• **EXERCISE OBJECTIVE**
How many lines in the items below contain the word "results"? Reply with the number only.

• **EXTRACTED DATA**
###

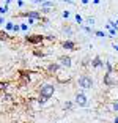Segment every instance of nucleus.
Segmentation results:
<instances>
[{
	"instance_id": "1",
	"label": "nucleus",
	"mask_w": 118,
	"mask_h": 123,
	"mask_svg": "<svg viewBox=\"0 0 118 123\" xmlns=\"http://www.w3.org/2000/svg\"><path fill=\"white\" fill-rule=\"evenodd\" d=\"M54 93H55V85H54V84H43V85L39 87L36 103H38L39 106H44L50 98L54 96Z\"/></svg>"
},
{
	"instance_id": "2",
	"label": "nucleus",
	"mask_w": 118,
	"mask_h": 123,
	"mask_svg": "<svg viewBox=\"0 0 118 123\" xmlns=\"http://www.w3.org/2000/svg\"><path fill=\"white\" fill-rule=\"evenodd\" d=\"M79 87L82 88V90H91L93 87V77L90 76V74H82V76L79 77Z\"/></svg>"
},
{
	"instance_id": "3",
	"label": "nucleus",
	"mask_w": 118,
	"mask_h": 123,
	"mask_svg": "<svg viewBox=\"0 0 118 123\" xmlns=\"http://www.w3.org/2000/svg\"><path fill=\"white\" fill-rule=\"evenodd\" d=\"M25 43L32 44V46L43 44L44 43V35H41V33H32V35H27V36H25Z\"/></svg>"
},
{
	"instance_id": "4",
	"label": "nucleus",
	"mask_w": 118,
	"mask_h": 123,
	"mask_svg": "<svg viewBox=\"0 0 118 123\" xmlns=\"http://www.w3.org/2000/svg\"><path fill=\"white\" fill-rule=\"evenodd\" d=\"M22 18H27V19H32V21H43V16H41V13L36 10H32V11H25V13H21Z\"/></svg>"
},
{
	"instance_id": "5",
	"label": "nucleus",
	"mask_w": 118,
	"mask_h": 123,
	"mask_svg": "<svg viewBox=\"0 0 118 123\" xmlns=\"http://www.w3.org/2000/svg\"><path fill=\"white\" fill-rule=\"evenodd\" d=\"M74 103L79 107H87V106H88V98L85 96V93H76Z\"/></svg>"
},
{
	"instance_id": "6",
	"label": "nucleus",
	"mask_w": 118,
	"mask_h": 123,
	"mask_svg": "<svg viewBox=\"0 0 118 123\" xmlns=\"http://www.w3.org/2000/svg\"><path fill=\"white\" fill-rule=\"evenodd\" d=\"M57 63L60 65V68L63 66V68H71L72 66V58L69 57V55H60L57 60Z\"/></svg>"
},
{
	"instance_id": "7",
	"label": "nucleus",
	"mask_w": 118,
	"mask_h": 123,
	"mask_svg": "<svg viewBox=\"0 0 118 123\" xmlns=\"http://www.w3.org/2000/svg\"><path fill=\"white\" fill-rule=\"evenodd\" d=\"M102 82H104V85H107V87H115L118 84V80L113 77V74H104Z\"/></svg>"
},
{
	"instance_id": "8",
	"label": "nucleus",
	"mask_w": 118,
	"mask_h": 123,
	"mask_svg": "<svg viewBox=\"0 0 118 123\" xmlns=\"http://www.w3.org/2000/svg\"><path fill=\"white\" fill-rule=\"evenodd\" d=\"M90 63H91V66H93V68H102V66H104V60L99 57V55H94V57L91 58V62H90Z\"/></svg>"
},
{
	"instance_id": "9",
	"label": "nucleus",
	"mask_w": 118,
	"mask_h": 123,
	"mask_svg": "<svg viewBox=\"0 0 118 123\" xmlns=\"http://www.w3.org/2000/svg\"><path fill=\"white\" fill-rule=\"evenodd\" d=\"M61 47H63V49H66V51H76L77 44H76L72 40H66V41H63V43H61Z\"/></svg>"
},
{
	"instance_id": "10",
	"label": "nucleus",
	"mask_w": 118,
	"mask_h": 123,
	"mask_svg": "<svg viewBox=\"0 0 118 123\" xmlns=\"http://www.w3.org/2000/svg\"><path fill=\"white\" fill-rule=\"evenodd\" d=\"M46 71L49 73V74H57L58 71H60V65H58L57 62H54V63H49L46 68Z\"/></svg>"
},
{
	"instance_id": "11",
	"label": "nucleus",
	"mask_w": 118,
	"mask_h": 123,
	"mask_svg": "<svg viewBox=\"0 0 118 123\" xmlns=\"http://www.w3.org/2000/svg\"><path fill=\"white\" fill-rule=\"evenodd\" d=\"M61 32H63V35L68 36V38H72V36H74V30H72L69 25H65L63 29H61Z\"/></svg>"
},
{
	"instance_id": "12",
	"label": "nucleus",
	"mask_w": 118,
	"mask_h": 123,
	"mask_svg": "<svg viewBox=\"0 0 118 123\" xmlns=\"http://www.w3.org/2000/svg\"><path fill=\"white\" fill-rule=\"evenodd\" d=\"M19 74H21L24 84H29L30 82V71H24V69H21V71H19Z\"/></svg>"
},
{
	"instance_id": "13",
	"label": "nucleus",
	"mask_w": 118,
	"mask_h": 123,
	"mask_svg": "<svg viewBox=\"0 0 118 123\" xmlns=\"http://www.w3.org/2000/svg\"><path fill=\"white\" fill-rule=\"evenodd\" d=\"M104 66H106V74H113V71H115V68H113V65H112V62H104Z\"/></svg>"
},
{
	"instance_id": "14",
	"label": "nucleus",
	"mask_w": 118,
	"mask_h": 123,
	"mask_svg": "<svg viewBox=\"0 0 118 123\" xmlns=\"http://www.w3.org/2000/svg\"><path fill=\"white\" fill-rule=\"evenodd\" d=\"M8 87H10V82H6V80H0V93H6Z\"/></svg>"
},
{
	"instance_id": "15",
	"label": "nucleus",
	"mask_w": 118,
	"mask_h": 123,
	"mask_svg": "<svg viewBox=\"0 0 118 123\" xmlns=\"http://www.w3.org/2000/svg\"><path fill=\"white\" fill-rule=\"evenodd\" d=\"M39 5H41V8H49V10L55 6L54 2H39Z\"/></svg>"
},
{
	"instance_id": "16",
	"label": "nucleus",
	"mask_w": 118,
	"mask_h": 123,
	"mask_svg": "<svg viewBox=\"0 0 118 123\" xmlns=\"http://www.w3.org/2000/svg\"><path fill=\"white\" fill-rule=\"evenodd\" d=\"M8 40H10V35L3 30H0V41H8Z\"/></svg>"
},
{
	"instance_id": "17",
	"label": "nucleus",
	"mask_w": 118,
	"mask_h": 123,
	"mask_svg": "<svg viewBox=\"0 0 118 123\" xmlns=\"http://www.w3.org/2000/svg\"><path fill=\"white\" fill-rule=\"evenodd\" d=\"M72 106H74V103H72V101H66V103H65V106H63V109H65V111H69V109H72Z\"/></svg>"
},
{
	"instance_id": "18",
	"label": "nucleus",
	"mask_w": 118,
	"mask_h": 123,
	"mask_svg": "<svg viewBox=\"0 0 118 123\" xmlns=\"http://www.w3.org/2000/svg\"><path fill=\"white\" fill-rule=\"evenodd\" d=\"M33 55H35V57H44V52L43 51H38V49H35V51H33Z\"/></svg>"
},
{
	"instance_id": "19",
	"label": "nucleus",
	"mask_w": 118,
	"mask_h": 123,
	"mask_svg": "<svg viewBox=\"0 0 118 123\" xmlns=\"http://www.w3.org/2000/svg\"><path fill=\"white\" fill-rule=\"evenodd\" d=\"M6 13H8V6H0V14H2V18H3Z\"/></svg>"
},
{
	"instance_id": "20",
	"label": "nucleus",
	"mask_w": 118,
	"mask_h": 123,
	"mask_svg": "<svg viewBox=\"0 0 118 123\" xmlns=\"http://www.w3.org/2000/svg\"><path fill=\"white\" fill-rule=\"evenodd\" d=\"M13 27H14L13 22H6V24H5V29H6V30H13Z\"/></svg>"
},
{
	"instance_id": "21",
	"label": "nucleus",
	"mask_w": 118,
	"mask_h": 123,
	"mask_svg": "<svg viewBox=\"0 0 118 123\" xmlns=\"http://www.w3.org/2000/svg\"><path fill=\"white\" fill-rule=\"evenodd\" d=\"M82 29L85 30L87 33H90V35H91V33H93V30H91V27H88V25H82Z\"/></svg>"
},
{
	"instance_id": "22",
	"label": "nucleus",
	"mask_w": 118,
	"mask_h": 123,
	"mask_svg": "<svg viewBox=\"0 0 118 123\" xmlns=\"http://www.w3.org/2000/svg\"><path fill=\"white\" fill-rule=\"evenodd\" d=\"M94 35L99 36V38H102V36H106V33H104L102 30H96V32H94Z\"/></svg>"
},
{
	"instance_id": "23",
	"label": "nucleus",
	"mask_w": 118,
	"mask_h": 123,
	"mask_svg": "<svg viewBox=\"0 0 118 123\" xmlns=\"http://www.w3.org/2000/svg\"><path fill=\"white\" fill-rule=\"evenodd\" d=\"M3 99H5V101H11V99H13V96H11V95H8V93H3Z\"/></svg>"
},
{
	"instance_id": "24",
	"label": "nucleus",
	"mask_w": 118,
	"mask_h": 123,
	"mask_svg": "<svg viewBox=\"0 0 118 123\" xmlns=\"http://www.w3.org/2000/svg\"><path fill=\"white\" fill-rule=\"evenodd\" d=\"M44 40H47V41H55V36L54 35H47V36H44Z\"/></svg>"
},
{
	"instance_id": "25",
	"label": "nucleus",
	"mask_w": 118,
	"mask_h": 123,
	"mask_svg": "<svg viewBox=\"0 0 118 123\" xmlns=\"http://www.w3.org/2000/svg\"><path fill=\"white\" fill-rule=\"evenodd\" d=\"M19 27H21V30H22V32H27V29H29V25H27V24H21Z\"/></svg>"
},
{
	"instance_id": "26",
	"label": "nucleus",
	"mask_w": 118,
	"mask_h": 123,
	"mask_svg": "<svg viewBox=\"0 0 118 123\" xmlns=\"http://www.w3.org/2000/svg\"><path fill=\"white\" fill-rule=\"evenodd\" d=\"M76 21H77L79 24H82V21H83V19H82V16H80V14H76Z\"/></svg>"
},
{
	"instance_id": "27",
	"label": "nucleus",
	"mask_w": 118,
	"mask_h": 123,
	"mask_svg": "<svg viewBox=\"0 0 118 123\" xmlns=\"http://www.w3.org/2000/svg\"><path fill=\"white\" fill-rule=\"evenodd\" d=\"M87 22H88L90 25H93L94 24V18H87Z\"/></svg>"
},
{
	"instance_id": "28",
	"label": "nucleus",
	"mask_w": 118,
	"mask_h": 123,
	"mask_svg": "<svg viewBox=\"0 0 118 123\" xmlns=\"http://www.w3.org/2000/svg\"><path fill=\"white\" fill-rule=\"evenodd\" d=\"M112 109H113V111H118V101H113V104H112Z\"/></svg>"
},
{
	"instance_id": "29",
	"label": "nucleus",
	"mask_w": 118,
	"mask_h": 123,
	"mask_svg": "<svg viewBox=\"0 0 118 123\" xmlns=\"http://www.w3.org/2000/svg\"><path fill=\"white\" fill-rule=\"evenodd\" d=\"M109 35H110V36H115V35H117V30L110 29V30H109Z\"/></svg>"
},
{
	"instance_id": "30",
	"label": "nucleus",
	"mask_w": 118,
	"mask_h": 123,
	"mask_svg": "<svg viewBox=\"0 0 118 123\" xmlns=\"http://www.w3.org/2000/svg\"><path fill=\"white\" fill-rule=\"evenodd\" d=\"M61 16H63L65 19H68L69 18V11H63V14H61Z\"/></svg>"
},
{
	"instance_id": "31",
	"label": "nucleus",
	"mask_w": 118,
	"mask_h": 123,
	"mask_svg": "<svg viewBox=\"0 0 118 123\" xmlns=\"http://www.w3.org/2000/svg\"><path fill=\"white\" fill-rule=\"evenodd\" d=\"M13 30H14V32H19V30H21V27H19V25H14V27H13Z\"/></svg>"
},
{
	"instance_id": "32",
	"label": "nucleus",
	"mask_w": 118,
	"mask_h": 123,
	"mask_svg": "<svg viewBox=\"0 0 118 123\" xmlns=\"http://www.w3.org/2000/svg\"><path fill=\"white\" fill-rule=\"evenodd\" d=\"M3 22H5V19L2 18V16H0V25H2V24H3Z\"/></svg>"
},
{
	"instance_id": "33",
	"label": "nucleus",
	"mask_w": 118,
	"mask_h": 123,
	"mask_svg": "<svg viewBox=\"0 0 118 123\" xmlns=\"http://www.w3.org/2000/svg\"><path fill=\"white\" fill-rule=\"evenodd\" d=\"M113 123H118V115L115 117V120H113Z\"/></svg>"
},
{
	"instance_id": "34",
	"label": "nucleus",
	"mask_w": 118,
	"mask_h": 123,
	"mask_svg": "<svg viewBox=\"0 0 118 123\" xmlns=\"http://www.w3.org/2000/svg\"><path fill=\"white\" fill-rule=\"evenodd\" d=\"M113 47H115V51H118V46H117V44H115V46H113Z\"/></svg>"
}]
</instances>
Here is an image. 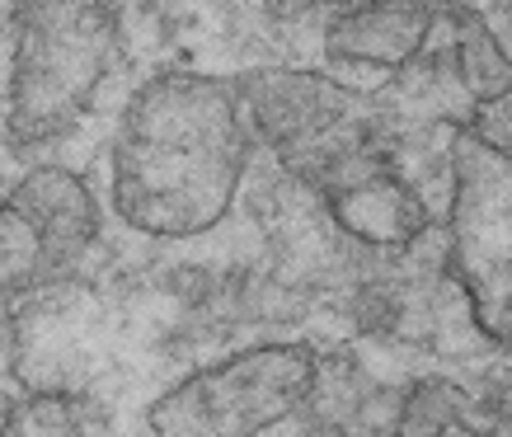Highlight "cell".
Wrapping results in <instances>:
<instances>
[{
    "mask_svg": "<svg viewBox=\"0 0 512 437\" xmlns=\"http://www.w3.org/2000/svg\"><path fill=\"white\" fill-rule=\"evenodd\" d=\"M235 90L245 104L249 132L268 141L296 174H306L315 184L372 146L357 94L320 71L268 66V71L235 76Z\"/></svg>",
    "mask_w": 512,
    "mask_h": 437,
    "instance_id": "5b68a950",
    "label": "cell"
},
{
    "mask_svg": "<svg viewBox=\"0 0 512 437\" xmlns=\"http://www.w3.org/2000/svg\"><path fill=\"white\" fill-rule=\"evenodd\" d=\"M5 198H10V203L29 217L33 231H38L52 273L76 268L80 259L94 250L99 231H104V212H99L94 188L85 184L76 170H66V165H38V170L24 174Z\"/></svg>",
    "mask_w": 512,
    "mask_h": 437,
    "instance_id": "52a82bcc",
    "label": "cell"
},
{
    "mask_svg": "<svg viewBox=\"0 0 512 437\" xmlns=\"http://www.w3.org/2000/svg\"><path fill=\"white\" fill-rule=\"evenodd\" d=\"M320 358L311 344H254L179 376L146 405L151 437H264L301 414Z\"/></svg>",
    "mask_w": 512,
    "mask_h": 437,
    "instance_id": "3957f363",
    "label": "cell"
},
{
    "mask_svg": "<svg viewBox=\"0 0 512 437\" xmlns=\"http://www.w3.org/2000/svg\"><path fill=\"white\" fill-rule=\"evenodd\" d=\"M52 278L57 273L47 264L43 240L29 226V217L10 198H0V306L29 297V292H38Z\"/></svg>",
    "mask_w": 512,
    "mask_h": 437,
    "instance_id": "8fae6325",
    "label": "cell"
},
{
    "mask_svg": "<svg viewBox=\"0 0 512 437\" xmlns=\"http://www.w3.org/2000/svg\"><path fill=\"white\" fill-rule=\"evenodd\" d=\"M123 47L113 0H19L5 80V141L38 151L90 113Z\"/></svg>",
    "mask_w": 512,
    "mask_h": 437,
    "instance_id": "7a4b0ae2",
    "label": "cell"
},
{
    "mask_svg": "<svg viewBox=\"0 0 512 437\" xmlns=\"http://www.w3.org/2000/svg\"><path fill=\"white\" fill-rule=\"evenodd\" d=\"M395 437H512V409H494L451 381H419L404 395Z\"/></svg>",
    "mask_w": 512,
    "mask_h": 437,
    "instance_id": "9c48e42d",
    "label": "cell"
},
{
    "mask_svg": "<svg viewBox=\"0 0 512 437\" xmlns=\"http://www.w3.org/2000/svg\"><path fill=\"white\" fill-rule=\"evenodd\" d=\"M15 5H19V0H15Z\"/></svg>",
    "mask_w": 512,
    "mask_h": 437,
    "instance_id": "4fadbf2b",
    "label": "cell"
},
{
    "mask_svg": "<svg viewBox=\"0 0 512 437\" xmlns=\"http://www.w3.org/2000/svg\"><path fill=\"white\" fill-rule=\"evenodd\" d=\"M325 203L348 235H357L362 245L376 250H404L428 231V207L400 174L386 165V156L367 146L357 151L348 165L320 179Z\"/></svg>",
    "mask_w": 512,
    "mask_h": 437,
    "instance_id": "8992f818",
    "label": "cell"
},
{
    "mask_svg": "<svg viewBox=\"0 0 512 437\" xmlns=\"http://www.w3.org/2000/svg\"><path fill=\"white\" fill-rule=\"evenodd\" d=\"M451 273L484 329L512 315V151L480 132L451 146Z\"/></svg>",
    "mask_w": 512,
    "mask_h": 437,
    "instance_id": "277c9868",
    "label": "cell"
},
{
    "mask_svg": "<svg viewBox=\"0 0 512 437\" xmlns=\"http://www.w3.org/2000/svg\"><path fill=\"white\" fill-rule=\"evenodd\" d=\"M249 141L235 80L179 66L146 76L113 132V217L151 240L217 231L245 184Z\"/></svg>",
    "mask_w": 512,
    "mask_h": 437,
    "instance_id": "6da1fadb",
    "label": "cell"
},
{
    "mask_svg": "<svg viewBox=\"0 0 512 437\" xmlns=\"http://www.w3.org/2000/svg\"><path fill=\"white\" fill-rule=\"evenodd\" d=\"M433 29V0H362L348 5L325 33L334 62L357 66H404Z\"/></svg>",
    "mask_w": 512,
    "mask_h": 437,
    "instance_id": "ba28073f",
    "label": "cell"
},
{
    "mask_svg": "<svg viewBox=\"0 0 512 437\" xmlns=\"http://www.w3.org/2000/svg\"><path fill=\"white\" fill-rule=\"evenodd\" d=\"M461 29H456V62H461V80H466V90L475 99H498V94H508L512 85V66L503 57V47L494 43V33L484 29L480 19H456Z\"/></svg>",
    "mask_w": 512,
    "mask_h": 437,
    "instance_id": "7c38bea8",
    "label": "cell"
},
{
    "mask_svg": "<svg viewBox=\"0 0 512 437\" xmlns=\"http://www.w3.org/2000/svg\"><path fill=\"white\" fill-rule=\"evenodd\" d=\"M0 437H118L109 409L85 391H33L5 409Z\"/></svg>",
    "mask_w": 512,
    "mask_h": 437,
    "instance_id": "30bf717a",
    "label": "cell"
}]
</instances>
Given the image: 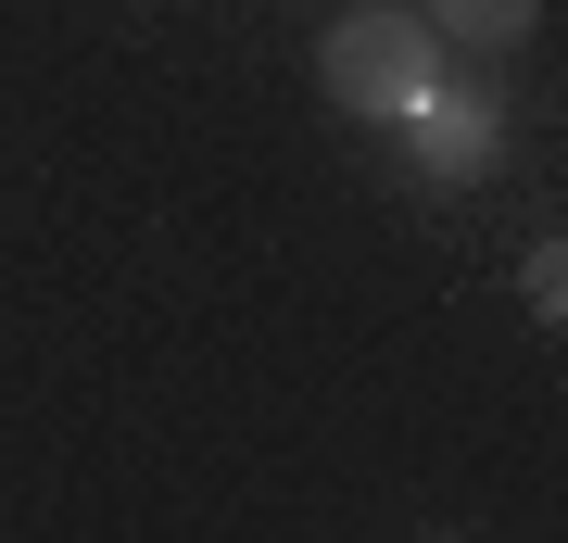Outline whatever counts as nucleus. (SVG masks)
I'll list each match as a JSON object with an SVG mask.
<instances>
[{
    "instance_id": "nucleus-1",
    "label": "nucleus",
    "mask_w": 568,
    "mask_h": 543,
    "mask_svg": "<svg viewBox=\"0 0 568 543\" xmlns=\"http://www.w3.org/2000/svg\"><path fill=\"white\" fill-rule=\"evenodd\" d=\"M316 77H328L342 114H417V101L443 89V39L379 0V13H342V26L316 39Z\"/></svg>"
},
{
    "instance_id": "nucleus-2",
    "label": "nucleus",
    "mask_w": 568,
    "mask_h": 543,
    "mask_svg": "<svg viewBox=\"0 0 568 543\" xmlns=\"http://www.w3.org/2000/svg\"><path fill=\"white\" fill-rule=\"evenodd\" d=\"M405 127H417L429 178H480V164L506 152V101H493V89H429V101H417Z\"/></svg>"
},
{
    "instance_id": "nucleus-4",
    "label": "nucleus",
    "mask_w": 568,
    "mask_h": 543,
    "mask_svg": "<svg viewBox=\"0 0 568 543\" xmlns=\"http://www.w3.org/2000/svg\"><path fill=\"white\" fill-rule=\"evenodd\" d=\"M556 291H568V253H556V241H544V253H530V303H544V329H556V316H568V303H556Z\"/></svg>"
},
{
    "instance_id": "nucleus-3",
    "label": "nucleus",
    "mask_w": 568,
    "mask_h": 543,
    "mask_svg": "<svg viewBox=\"0 0 568 543\" xmlns=\"http://www.w3.org/2000/svg\"><path fill=\"white\" fill-rule=\"evenodd\" d=\"M530 13H544V0H429V39H467V51H518L530 39Z\"/></svg>"
}]
</instances>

###

• **THE COMPLETED TASK**
2